Dario Ladani Sanchez and Marjan Neshat in Pulitzer Prize finalist Selling Kabul, photo by Joan Marcus
The Pulitzer Prizes have announced the winners for the 2022 prizes, including those for Drama.
The award went to Fat Ham by James Ijames. The jurors called it “a funny, poignant play that deftly transposes Hamlet to a family barbecue in the American South to grapple with questions of identity, kinship, responsibility, and honesty.” Fat Ham will have a production at The Public Theater, co-produced with National Black Theater, starting May 12.
Ijames reinvents Shakespeare’s masterpiece with his new drama, Fat Ham. Juicy is a queer, Southern college kid, already grappling with some serious questions of identity, when the ghost of his father shows up in their backyard, demanding that Juicy avenge his murder. It feels like a familiar story to Juicy, well-versed in Hamlet’s woes. What’s different is Juicy himself, a sensitive and self-aware young Black man trying to break the cycles of trauma and violence in service of his own liberation. From an uproarious family barbecue emerges a compelling examination of love and loss, pain and joy.

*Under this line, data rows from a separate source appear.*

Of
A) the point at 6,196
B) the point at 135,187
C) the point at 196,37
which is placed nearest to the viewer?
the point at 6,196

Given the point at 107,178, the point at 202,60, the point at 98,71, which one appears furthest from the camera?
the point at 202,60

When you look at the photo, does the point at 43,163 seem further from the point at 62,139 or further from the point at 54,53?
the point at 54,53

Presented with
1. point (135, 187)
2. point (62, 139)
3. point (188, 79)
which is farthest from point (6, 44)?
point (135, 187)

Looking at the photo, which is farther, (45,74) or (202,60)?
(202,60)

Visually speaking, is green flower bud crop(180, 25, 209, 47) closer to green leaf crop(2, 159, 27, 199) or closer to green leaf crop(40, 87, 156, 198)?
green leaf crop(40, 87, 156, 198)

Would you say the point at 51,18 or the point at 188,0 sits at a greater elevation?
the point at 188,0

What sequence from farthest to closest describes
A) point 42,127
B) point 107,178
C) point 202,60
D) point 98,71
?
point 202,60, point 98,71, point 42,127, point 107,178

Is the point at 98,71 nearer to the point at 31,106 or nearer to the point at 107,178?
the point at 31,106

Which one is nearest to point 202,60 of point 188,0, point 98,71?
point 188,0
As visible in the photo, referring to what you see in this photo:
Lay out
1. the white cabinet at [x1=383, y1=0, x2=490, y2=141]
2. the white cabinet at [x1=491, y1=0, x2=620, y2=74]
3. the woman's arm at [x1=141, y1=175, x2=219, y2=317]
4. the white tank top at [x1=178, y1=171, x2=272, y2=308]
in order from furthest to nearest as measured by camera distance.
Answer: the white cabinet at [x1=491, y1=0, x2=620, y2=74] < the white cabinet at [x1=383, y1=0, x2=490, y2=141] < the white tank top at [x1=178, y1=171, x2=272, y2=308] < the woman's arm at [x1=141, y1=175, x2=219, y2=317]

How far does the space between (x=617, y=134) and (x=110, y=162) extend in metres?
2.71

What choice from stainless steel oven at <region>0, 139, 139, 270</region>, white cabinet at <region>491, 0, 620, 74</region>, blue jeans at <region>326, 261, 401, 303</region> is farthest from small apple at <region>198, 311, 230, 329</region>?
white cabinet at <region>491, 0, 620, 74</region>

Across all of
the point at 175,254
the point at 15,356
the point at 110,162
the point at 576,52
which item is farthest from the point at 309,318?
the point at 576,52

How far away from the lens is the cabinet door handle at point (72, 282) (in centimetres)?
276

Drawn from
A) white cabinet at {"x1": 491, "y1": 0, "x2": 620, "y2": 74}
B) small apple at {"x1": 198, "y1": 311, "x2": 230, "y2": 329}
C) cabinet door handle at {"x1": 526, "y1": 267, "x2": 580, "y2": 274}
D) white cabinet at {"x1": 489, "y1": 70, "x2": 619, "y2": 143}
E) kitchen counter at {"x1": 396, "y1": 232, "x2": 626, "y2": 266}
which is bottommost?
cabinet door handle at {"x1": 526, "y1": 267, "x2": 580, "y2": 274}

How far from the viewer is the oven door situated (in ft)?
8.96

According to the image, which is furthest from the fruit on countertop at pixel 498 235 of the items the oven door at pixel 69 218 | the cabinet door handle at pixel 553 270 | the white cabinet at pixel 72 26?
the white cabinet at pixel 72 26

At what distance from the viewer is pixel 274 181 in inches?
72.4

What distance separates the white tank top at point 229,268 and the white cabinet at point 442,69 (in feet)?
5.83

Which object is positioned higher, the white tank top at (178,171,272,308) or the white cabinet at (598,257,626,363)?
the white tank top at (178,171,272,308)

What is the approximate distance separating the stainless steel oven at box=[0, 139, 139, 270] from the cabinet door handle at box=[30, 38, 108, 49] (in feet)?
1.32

The finalists for the Pulitzer Prize were Selling Kabul by Sylvia Khoury (which had a production at Playwrights Horizons in association with Williamstown Theatre Festival this fall) and Kristina Wong, Sweatshop Overlord by Kristina Wong (seen at New York Theatre Workshop).
The jurors called Selling Kabul “a riveting portrait of an Afghan family under extreme wartime duress that explores the agonizing personal choices and human costs of those who aided the effort in Afghanistan at their own peril” and Kristina Wong, Sweatshop Overlord “a humorous and moving performance piece detailing how the author became the founder of a homemade face mask operation in the early months of the COVID epidemic, reflecting on the significance of women of color performing an historically gendered and racialized form of labor at a time of rising anti-Asian bigotry.”
Congratulations to these three writers!